— begin —

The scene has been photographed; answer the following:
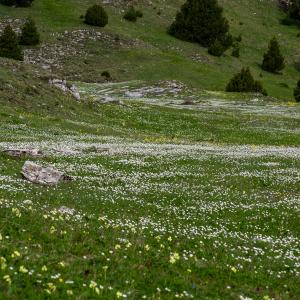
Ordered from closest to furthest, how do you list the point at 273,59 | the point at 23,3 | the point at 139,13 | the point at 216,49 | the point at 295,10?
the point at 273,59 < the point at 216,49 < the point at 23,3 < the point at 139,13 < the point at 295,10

— end —
— begin —

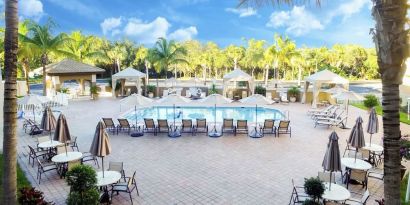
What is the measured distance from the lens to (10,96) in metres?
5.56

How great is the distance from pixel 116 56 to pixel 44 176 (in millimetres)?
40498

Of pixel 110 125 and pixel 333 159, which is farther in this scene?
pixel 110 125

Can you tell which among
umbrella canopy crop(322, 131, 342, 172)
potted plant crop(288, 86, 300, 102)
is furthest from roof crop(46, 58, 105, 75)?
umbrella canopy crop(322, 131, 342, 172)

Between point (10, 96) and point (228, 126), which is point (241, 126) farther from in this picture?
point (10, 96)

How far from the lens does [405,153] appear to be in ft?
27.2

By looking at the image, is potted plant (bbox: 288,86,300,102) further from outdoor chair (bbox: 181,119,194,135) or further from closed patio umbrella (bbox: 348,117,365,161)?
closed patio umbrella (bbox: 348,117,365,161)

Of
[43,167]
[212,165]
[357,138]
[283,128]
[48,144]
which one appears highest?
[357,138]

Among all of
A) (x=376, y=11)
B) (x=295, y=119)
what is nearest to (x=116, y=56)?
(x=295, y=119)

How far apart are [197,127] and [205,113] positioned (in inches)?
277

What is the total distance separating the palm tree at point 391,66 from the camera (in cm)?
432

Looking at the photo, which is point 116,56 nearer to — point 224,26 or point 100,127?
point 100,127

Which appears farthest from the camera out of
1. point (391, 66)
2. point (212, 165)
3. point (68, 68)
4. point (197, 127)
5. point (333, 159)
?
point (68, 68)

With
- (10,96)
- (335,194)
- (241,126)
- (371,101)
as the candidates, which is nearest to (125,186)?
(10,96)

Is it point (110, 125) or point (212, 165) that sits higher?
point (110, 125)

— end —

▶ **What is asked**
Quote the rows from the line containing "The scene has" through the line containing "the point at 273,59 <", both included, word for word, leaving out the picture.

▶ **Answer to the exercise**
The scene has been photographed; answer the following:
Ordered from closest to furthest, how do you list the point at 273,59 | the point at 23,3 | the point at 139,13 | the point at 216,49 | the point at 295,10?
the point at 273,59 < the point at 216,49 < the point at 23,3 < the point at 139,13 < the point at 295,10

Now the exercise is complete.